Laverna has native desktop clients too.
- No registration needed for the online app.
- Laverna uses IndexedDB and localStorage. All the information will be stored only on client-side.
- Can encrypt the client-side notes with SJCL library.
- Optional synchronization with cloud storage.
- Markdown text. Laverna web app uses pagedown and ACE editor.
- Clean interface. Several editing modes: distraction-free mode, preview mode and normal.
- Useful editor tools: blockquote, sample code, image insertion, tags.
- Works as a task manager too. Check the sample note.
- Local install possible.
- Runs as a web service, so platform independent.
- Native client for Linux, Windows, Mac.
- Self-hosted option.
- Open source and free.
- Dillinger is another excellent cloud based markdown editor that stores the notes locally and optionally in Dropbox, GitHub, Google Drive and OneDrive. It also supports many themes and export options.
- Remarkable is a fully local application but I wouldn’t mind it because of tons of dependencies.

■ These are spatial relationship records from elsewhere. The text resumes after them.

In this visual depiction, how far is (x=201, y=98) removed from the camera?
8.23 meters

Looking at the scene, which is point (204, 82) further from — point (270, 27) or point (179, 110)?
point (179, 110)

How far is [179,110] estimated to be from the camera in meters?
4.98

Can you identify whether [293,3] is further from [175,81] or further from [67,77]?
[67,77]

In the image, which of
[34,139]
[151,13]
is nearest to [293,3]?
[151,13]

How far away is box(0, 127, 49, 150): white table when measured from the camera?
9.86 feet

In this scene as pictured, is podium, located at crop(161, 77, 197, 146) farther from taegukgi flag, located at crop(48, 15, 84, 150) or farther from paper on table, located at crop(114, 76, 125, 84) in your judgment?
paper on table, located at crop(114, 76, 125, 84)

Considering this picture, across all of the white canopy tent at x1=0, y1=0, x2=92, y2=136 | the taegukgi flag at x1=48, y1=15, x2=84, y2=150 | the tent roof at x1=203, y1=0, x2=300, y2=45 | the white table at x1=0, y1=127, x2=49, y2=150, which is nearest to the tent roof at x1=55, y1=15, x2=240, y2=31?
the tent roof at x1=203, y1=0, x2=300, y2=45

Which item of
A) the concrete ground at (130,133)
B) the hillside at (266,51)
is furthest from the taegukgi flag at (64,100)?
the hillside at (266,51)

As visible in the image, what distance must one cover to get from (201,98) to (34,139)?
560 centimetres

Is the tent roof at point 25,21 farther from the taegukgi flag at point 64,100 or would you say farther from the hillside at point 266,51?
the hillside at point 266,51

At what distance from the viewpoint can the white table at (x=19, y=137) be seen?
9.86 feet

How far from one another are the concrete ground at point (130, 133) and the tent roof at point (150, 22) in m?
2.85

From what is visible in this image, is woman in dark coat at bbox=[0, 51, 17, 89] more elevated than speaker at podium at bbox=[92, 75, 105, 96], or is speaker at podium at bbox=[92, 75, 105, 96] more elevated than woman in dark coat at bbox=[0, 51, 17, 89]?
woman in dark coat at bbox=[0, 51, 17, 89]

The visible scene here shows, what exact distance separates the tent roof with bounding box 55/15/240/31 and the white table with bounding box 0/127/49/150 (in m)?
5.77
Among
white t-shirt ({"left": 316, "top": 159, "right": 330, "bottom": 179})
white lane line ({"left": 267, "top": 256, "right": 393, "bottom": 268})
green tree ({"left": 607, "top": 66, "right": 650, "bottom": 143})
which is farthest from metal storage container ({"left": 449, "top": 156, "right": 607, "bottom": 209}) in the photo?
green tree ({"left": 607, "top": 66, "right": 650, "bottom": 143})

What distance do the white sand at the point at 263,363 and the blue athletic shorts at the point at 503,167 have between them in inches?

- Paperwork is a open source note-taking & archiving alternative to Evernote, Microsoft OneNote & Google Keep.
- Everpad is an unofficial Linux Evernote client.
Framapad Lite is the online deployment of the collaborative editor Etherpad. It is possible to install Etherpad locally but an online service makes collaborative editing with your friends or colleagues super easy. Framapad Lite is not as feature rich as Microsoft Word but it is more powerful than Word Pad. Features:
- On-screen chat
- Changes made by each author is shown in different colors to easily identify
- Import documents from or export to different formats like HTML, PDF etc.
- Use Timeslider to play the version history and get back to any past version
- In case the interface is showing in French for you, change it from the Setings button. The last entry is the Language.
- Share and embed a pad
I couldn’t find any way to password protect a document and the software silently takes auto-backups. So be careful about entering sensitive data.
Many a time it happens that you need to take quick notes or save some links that you will access shortly, from another system. If the data is not very sensitive there is a quick way of taking notes and accessing them from anywhere – notepad.cc. You can password protect the note as well. By default this sites generates a random URL for you at which your notes will be saved. For example, I created this new note for a demonstration. But the power of this cloud-based application lies elsewhere, it allows you to create your own note URLs if it is still available! So use something that you can remember easily, e.g., http://notepad.cc/bookitnow (it is available right now ;))! If you are like me and still afraid of forgetting the link add it as a bookmark in your browser or mail it to yourself to use the same link as long as you like. You can share your password protected note with anyone using the share button and it will still be safe as sharing only provides read-only access.